Even though it's a simple policy, we have trained our staff to underline it in our paperwork, and ask members to initial it. Many people are in such a rush to join that we have to slow them down and make them understand how they will (for sure) one day want to terminate their membership. We could not be more up-front about it.
Well, maybe we need to be. Here are some of my favorite excuses from over the years, along with my evil thoughts (which I can never share with the member).
"Someone on your staff said they'd cancel me." Really? One of our staff members took it upon themselves to completely change our cancellation policy for you?
"I should be able to cancel whenever I want because I haven't used the club in over a year." When your cell phone company lets you cancel their contract whenever you'd like because you're just not using your phone enough, please let me know.
"I got this letter from a collections company, but I canceled months ago." We have nothing in your file showing you canceled, and I've sent you a letter and called every month for the last three months telling you that your payments bounced. You didn't get any of those letters or calls, nor did we ever get a letter from you canceling, but magically the letter from the collections agency made it through the U.S. mail and got your attention?
"I couldn't cancel because the club was closed." This was an excuse dreamed up by a member who claimed that because we were closed due to a power outage (our whole area was out for a week due to a winter storm), he could not cancel his membership in time to avoid his last billing. Obviously, he had never heard of the U.S. mail, nor the idea of people reading email from anywhere except their office computers (which was odd since he was a computer consultant). He cursed at my staff and me before taking his fight to the Attorney General (A.G.). After weeks of dealing with the A.G., I finally agreed to refund him half of his last month's fees. We did it only because the A.G., after agreeing we were correct and that this guy was a royal pain, asked us to help him make this problem go away.

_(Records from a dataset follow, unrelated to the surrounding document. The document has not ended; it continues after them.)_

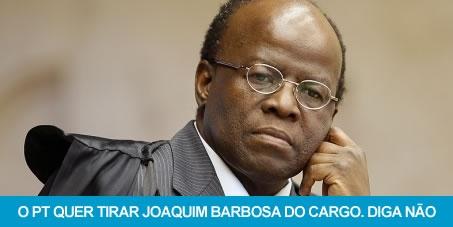 Joaquim Barbosa vai se aposentar!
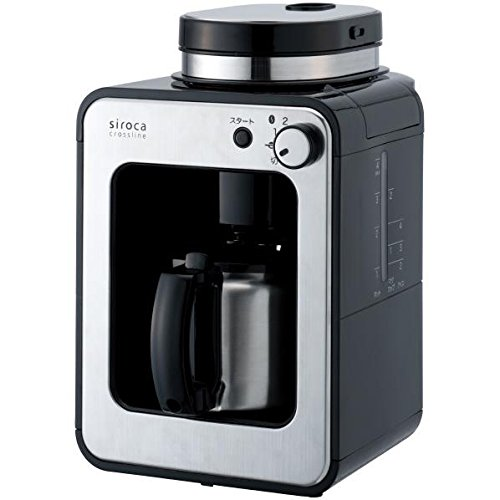 Aucsale fully automatic coffee maker siroca crossline stainless server STC-501BK Black by AucSale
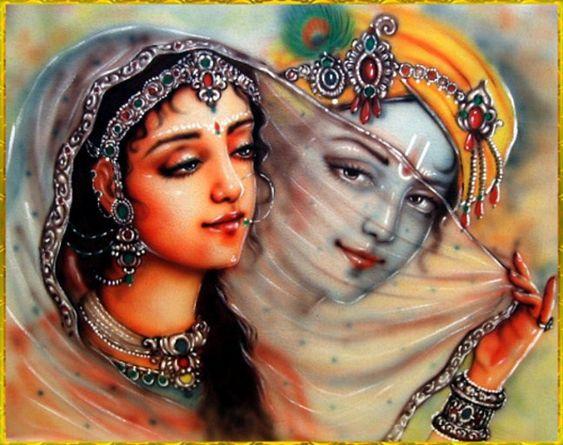 lord radha krishna photo hd shree radhe krishna mobile wallpaper lord radha krishna photo hd shree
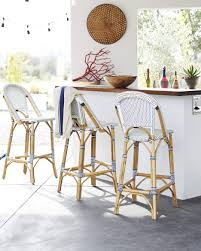 White Plastic Bistro Chairs Furniture Rattan Bistro Chairs At American Country Parisian Bar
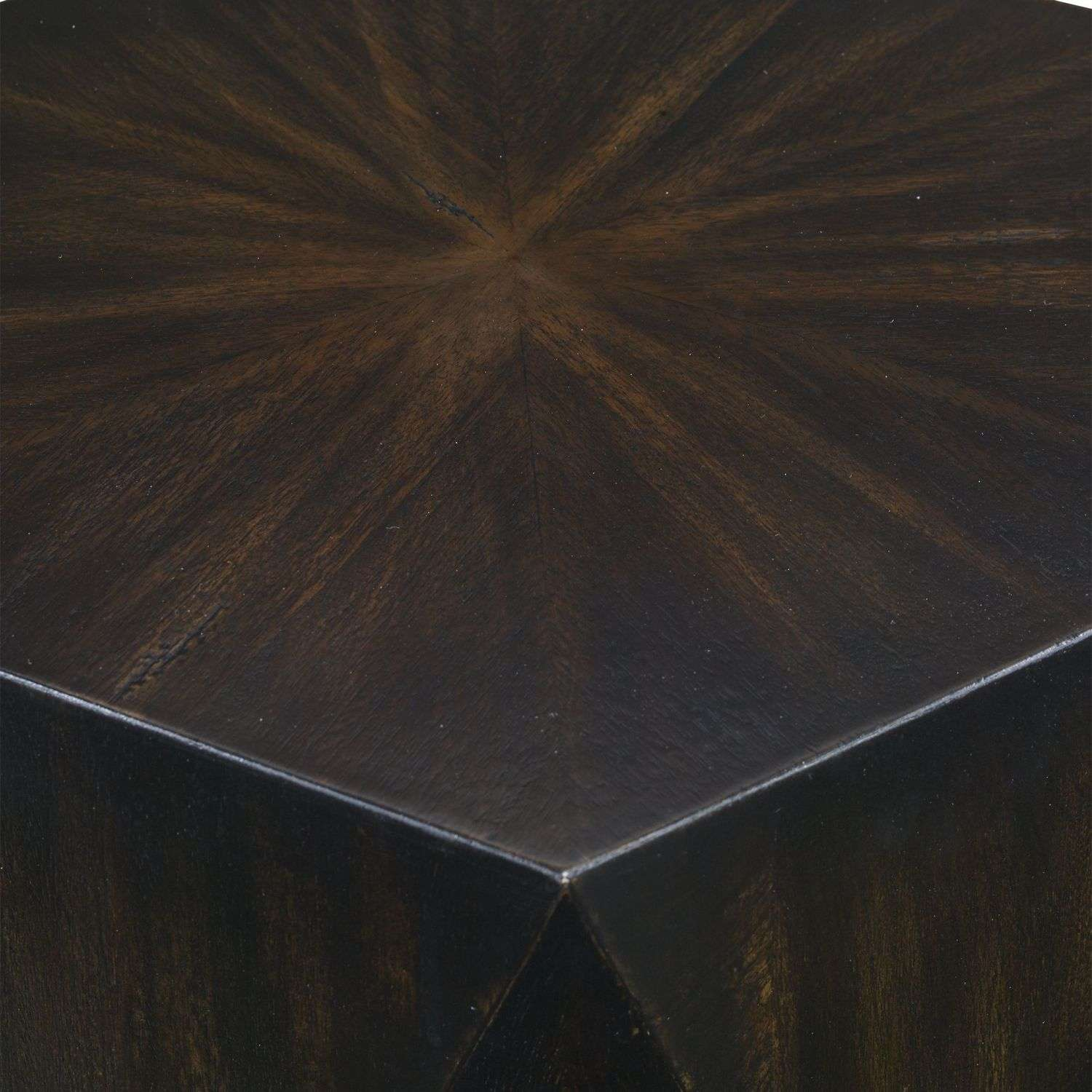 Uttermost Volker Small Coffee Table - Black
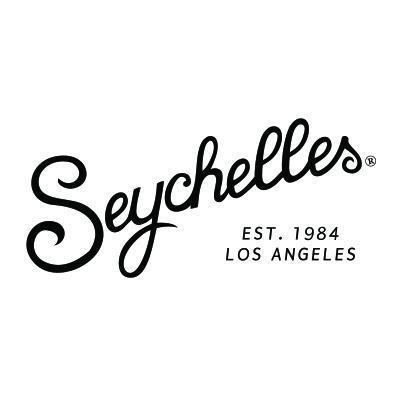 Seychelles shoes seychellesshoes twitter seychelles shoes publicscrutiny Images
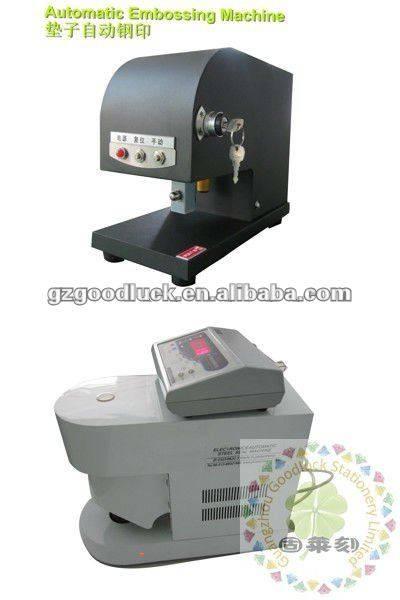 Retail pre inking stamp making equipment/Seal rubber pre inking stamp making equipment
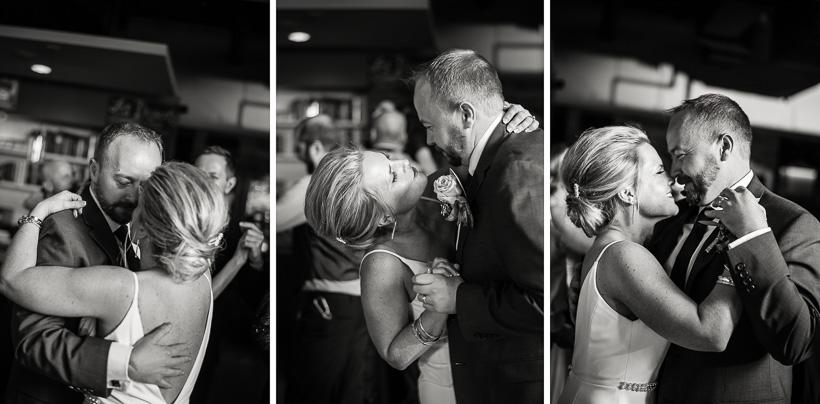 Denver Bride and groom dance at Coohills wedding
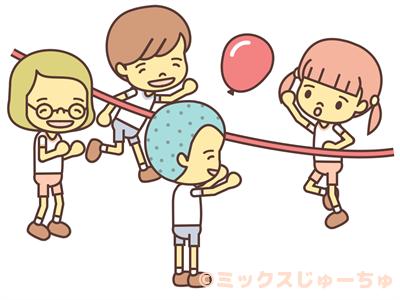 Balloon Volleyball Japanese Children S Games Mixed Juichu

And there are more. "My computer told me the email address to send my cancellation to was wrong." (Wow, smart computer.) "I never agreed to your cancellation policy. ... Oh, are those my initials?"; "You don't have to make an exception for everyone - just for me. I won't tell."
When the member isn't rightThe next time you see an article on how fitness centers can't be trusted, how we make it too difficult to cancel, how we keep billing people after they have canceled, consider for just a minute that maybe, just maybe, the customer isn't always right. Even when you run your business the right way, there are always some people who will try to take advantage of you because we are, after all, just a bunch of thieving health clubs.
The views expressed in this column are those of the author, and do not necessarily reflect the views of Fitness Management magazine.